SACSettings

Full path: schola.scripts.rllib.settings.SACSettings

schola.scripts.rllib.settings.SACSettings

SACSettings

SACSettings(tau=0.005, target_entropy="auto", initial_alpha=1.0, n_step=1, twin_q=True)

Bases: RLLibAlgorithmSpecificSettings

Dataclass for SAC (Soft Actor-Critic) algorithm specific settings. This class defines the parameters used in the SAC algorithm, including soft target network updates and entropy regularization.

Methods

Item	Description
init	—
`get_parser`()	Add the settings to the parser or subparser
get_settings_dict	Get the settings as a dictionary keyed by the correct parameter name in Ray

Attributes

Item	Description
initial_alpha	Initial temperature/alpha value for entropy regularization.
n_step	Number of steps for n-step returns.
name	—
rllib_config	—
target_entropy	Target entropy for automatic temperature tuning.
tau	Soft update coefficient for target networks.
twin_q	Whether to use twin Q networks (double Q-learning).

Parameters

tau (Annotated[float, Parameter(validator=(Number(lt=None, lte=1.0, gt=None, gte=0.0, modulo=None),))])

target_entropy (str)

initial_alpha (Annotated[float, Parameter(validator=(Number(lt=None, lte=None, gt=0, gte=None, modulo=None),))])

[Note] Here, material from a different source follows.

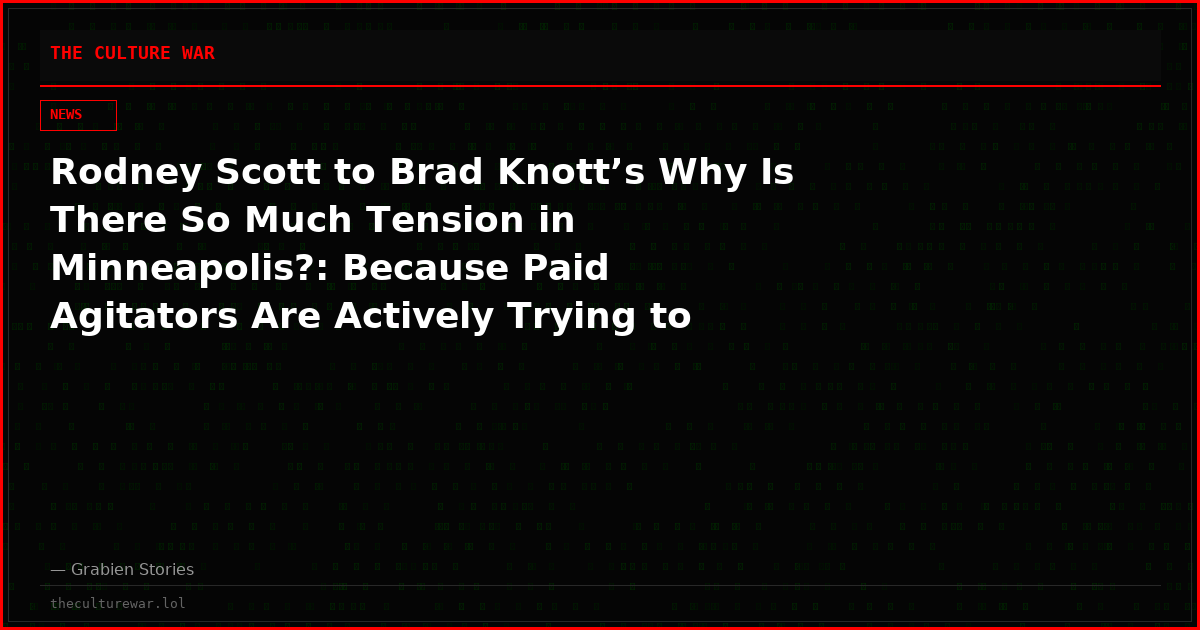 THE CULTURE WAR

NEWS

Rodney Scott to Brad Knott’s Why Is There So Much Tension in Minneapolis?: Because Paid Agitators Are Actively Trying to

— Grabien Stories

theculturewar.lol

n_step (Annotated[int, Parameter(validator=(Number(lt=None, lte=None, gt=None, gte=1, modulo=None),))])

twin_q (bool)

init

__init__(tau=0.005, target_entropy="auto", initial_alpha=1.0, n_step=1, twin_q=True)

Parameters

tau (Annotated[float, Parameter(validator=(Number(lt=None, lte=1.0, gt=None, gte=0.0, modulo=None),))])

target_entropy (str)

initial_alpha (Annotated[float, Parameter(validator=(Number(lt=None, lte=None, gt=0, gte=None, modulo=None),))])

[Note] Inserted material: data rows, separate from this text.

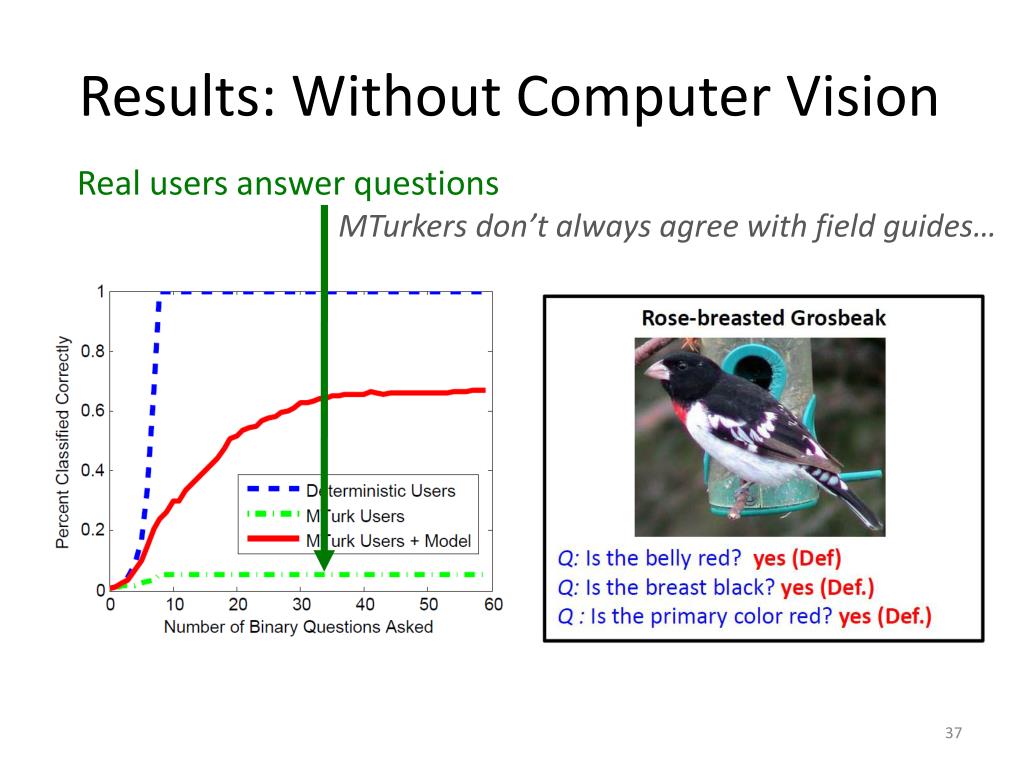 Results: Without Computer Vision

Real users answer questions

MTurkers don't always agree with field guides…

Percent Classified Correctly

1
0.8
0.6
0.4
0.2
0

0 10 20 30 40 50 60

Number of Binary Questions Asked

Deterministic Users
MTurk Users
MTurk Users + Model

Rose-breasted Grosbeak

Q: Is the belly red? yes (Def)
Q: Is the breast black? yes (Def.)
Q : Is the primary color red? yes (Def.)

37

n_step (Annotated[int, Parameter(validator=(Number(lt=None, lte=None, gt=None, gte=1, modulo=None),))])

twin_q (bool)

Returns

None

get_settings_dict

get_settings_dict()

Get the settings as a dictionary keyed by the correct parameter name in Ray

initial_alpha

= 1.0 initial_alpha: Annotated[float, Parameter(validator=Number(lt=None, lte=None, gt=0, gte=None, modulo=None))]

Initial temperature/alpha value for entropy regularization. Higher values encourage more exploration.

n_step

= 1 n_step: Annotated[int, Parameter(validator=Number(lt=None, lte=None, gt=None, gte=1, modulo=None))]

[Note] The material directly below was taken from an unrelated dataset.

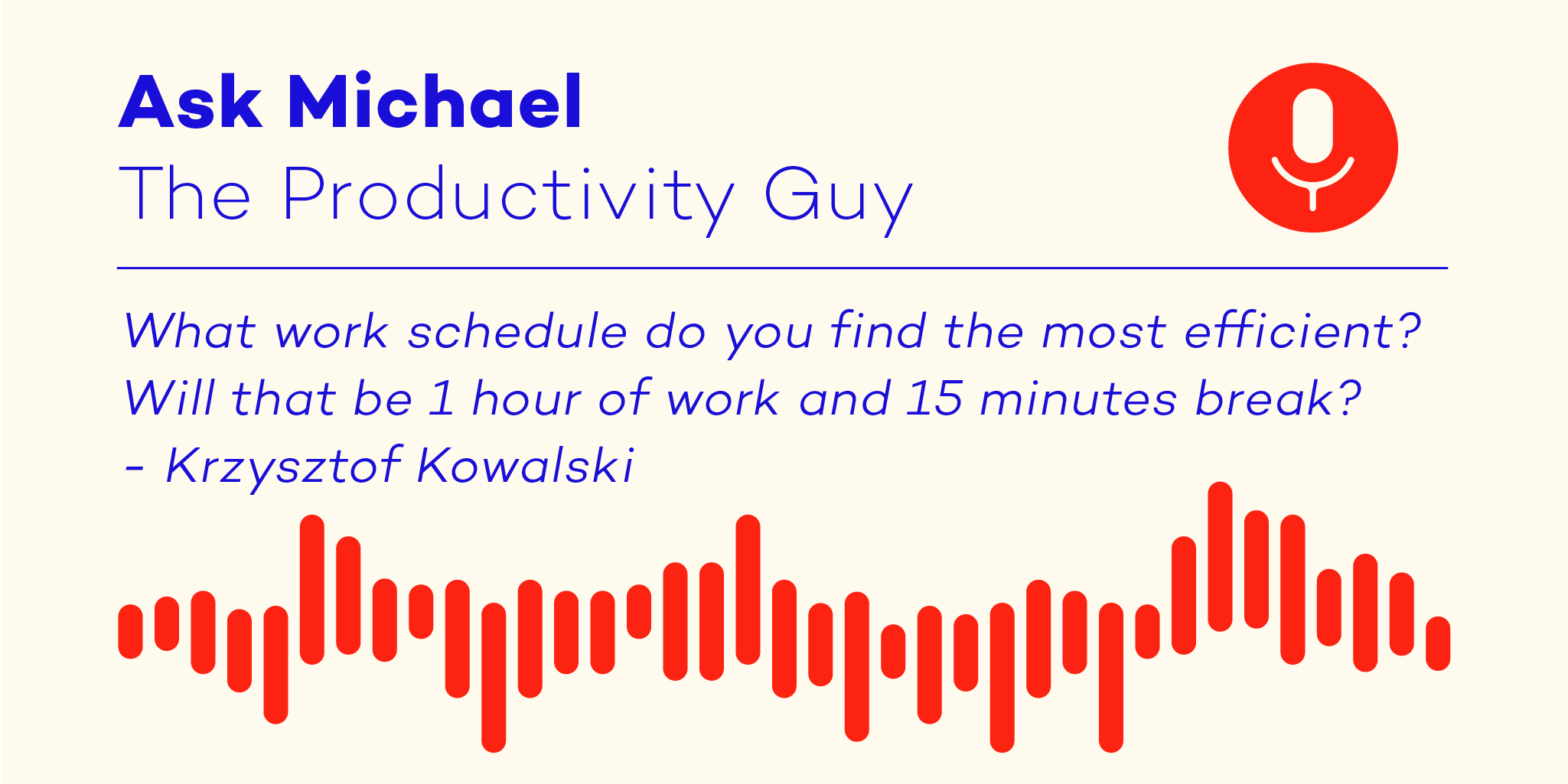 Ask Michael
The Productivity Guy

What work schedule do you find the most efficient? Will that be 1 hour of work and 15 minutes break?
- Krzysztof Kowalski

Number of steps for n-step returns. Using n>1 can help with credit assignment in sparse reward environments.

name

name: str

rllib_config

rllib_config: Type[SACConfig]

target_entropy

= 'auto' target_entropy: str

Target entropy for automatic temperature tuning. Set to ‘auto’ to automatically calculate based on action space dimensionality, or provide a float value for manual control.

tau

= 0.005 tau: Annotated[float, Parameter(validator=Number(lt=None, lte=1.0, gt=None, gte=0.0, modulo=None))]

Soft update coefficient for target networks. Controls how quickly target networks track the main networks. Lower values (e.g., 0.005) mean slower updates, which can improve stability.

twin_q

= True twin_q: bool

Whether to use twin Q networks (double Q-learning). This helps reduce overestimation bias in Q-value estimates.